- **Written request A**
Gather every line of the listing below that contains the word "closest".

- **Selected passage**

___

We may be “causing our children to pass through the fire to
Moloch,”--sacrificing their happiness and their spiritual growth at the altar
of society, or fashion, or worldly prudence. We may be practical worshippers of
the Astarte of licentiousness,--sacrificing health, fortune, friendship,
nobleness at the shrine of lust. We may be devotees of Mammon,--ever toiling,
with selfish aims, to lay up stores of wealth; or we may be devotees of
fame,--labouring with all our might to secure the breath of human applause.
I. These “chambers
of imagery” may be taken as the type of a blind materialism. If we cease to
exercise faith in the God whom we see not, all our boasted civilisation will
not prevent us from beginning to worship, practically, the things which we see.
This century has a materialism of its own--more refined, but perhaps just as
dangerous as that of the ancient Egyptians.

___

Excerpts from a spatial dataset
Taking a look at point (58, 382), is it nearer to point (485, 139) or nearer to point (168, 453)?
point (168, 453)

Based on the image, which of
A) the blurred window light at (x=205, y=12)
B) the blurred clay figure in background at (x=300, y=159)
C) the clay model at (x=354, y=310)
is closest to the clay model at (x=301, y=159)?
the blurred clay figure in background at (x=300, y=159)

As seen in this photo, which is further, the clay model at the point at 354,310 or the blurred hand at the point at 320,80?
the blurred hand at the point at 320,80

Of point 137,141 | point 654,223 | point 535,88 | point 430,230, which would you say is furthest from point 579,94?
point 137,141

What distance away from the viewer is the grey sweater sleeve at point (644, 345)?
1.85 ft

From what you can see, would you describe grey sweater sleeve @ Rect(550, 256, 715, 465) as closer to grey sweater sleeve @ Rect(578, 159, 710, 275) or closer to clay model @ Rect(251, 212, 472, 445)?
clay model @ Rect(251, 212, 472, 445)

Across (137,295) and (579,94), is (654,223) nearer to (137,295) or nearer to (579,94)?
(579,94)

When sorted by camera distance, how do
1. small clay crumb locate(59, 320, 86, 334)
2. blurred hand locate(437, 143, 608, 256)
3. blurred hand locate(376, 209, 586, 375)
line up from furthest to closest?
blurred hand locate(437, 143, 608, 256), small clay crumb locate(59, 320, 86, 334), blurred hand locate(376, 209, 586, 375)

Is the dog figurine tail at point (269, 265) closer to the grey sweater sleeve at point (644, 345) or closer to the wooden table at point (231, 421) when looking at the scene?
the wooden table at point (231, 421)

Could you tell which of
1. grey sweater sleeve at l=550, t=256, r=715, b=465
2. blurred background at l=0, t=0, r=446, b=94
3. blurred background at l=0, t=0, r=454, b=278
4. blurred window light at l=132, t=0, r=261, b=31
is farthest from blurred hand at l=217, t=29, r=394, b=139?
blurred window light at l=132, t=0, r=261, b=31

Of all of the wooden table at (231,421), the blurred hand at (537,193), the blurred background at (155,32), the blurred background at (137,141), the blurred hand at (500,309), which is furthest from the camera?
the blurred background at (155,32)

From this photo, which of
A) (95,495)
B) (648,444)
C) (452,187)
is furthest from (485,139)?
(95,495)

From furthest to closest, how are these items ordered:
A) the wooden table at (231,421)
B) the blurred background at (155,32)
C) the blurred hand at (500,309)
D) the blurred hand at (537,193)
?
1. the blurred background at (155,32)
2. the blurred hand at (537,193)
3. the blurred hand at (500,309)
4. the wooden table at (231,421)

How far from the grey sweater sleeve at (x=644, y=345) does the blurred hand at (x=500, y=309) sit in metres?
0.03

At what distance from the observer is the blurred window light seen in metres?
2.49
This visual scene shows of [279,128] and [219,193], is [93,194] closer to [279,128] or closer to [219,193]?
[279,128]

___

- **Written request B**
Write what comes next in the passage above on idolatry and materialism, picking up after its final sentence.

- **Reply A**
is closest to the clay model at (x=301, y=159)?
line up from furthest to closest?
From furthest to closest, how are these items ordered:

- **Reply B**
1. Some of our men of science seem practically to have lost God. They
may not be so unphilosophical as to assert that there is no God; but they tell
us that they have abandoned “the conception of creative acts,” and that “matter
is the universal mother who brings forth all things as the fruit of her own
womb.” They tell us that “all we see around us and all we feel within us--the
phenomena of physical nature, as well as those of the human mind--have their
unsearchable roots in a cosmical life.” They say that, “if the human mind will
turn to the mystery from which it has emerged, seeking so to fashion it as to
give unity to thought and faith,” then this is a field for what, in contrast
with the knowing faculties, may be called the creative faculties of man. And then
they bid us take note that “there is no very rank materialism here.” But is it
not the simple fact that these men have practically ceased to believe in a
personal God? With them nature--“the universal mother”--takes the place of “our
Father in heaven.” Swinging their censers in their halls of science, they burn
their incense to “matter,” as having in itself “the promise and potency of
every form and quality of life.”
2. The secularist follows in the same key,--addressing himself,
however, to the working man, rather than to the student. “God,” he says, “may
or may not be a dream; but man is a reality. A future life may or may not be a
dream; but the present life is palpable and real. Let us therefore confine
ourselves to what we see and know. Let us cherish faith in political economy
and social science. Let us believe that good budgets will do vastly more for
the people than the old, worn out Bible!”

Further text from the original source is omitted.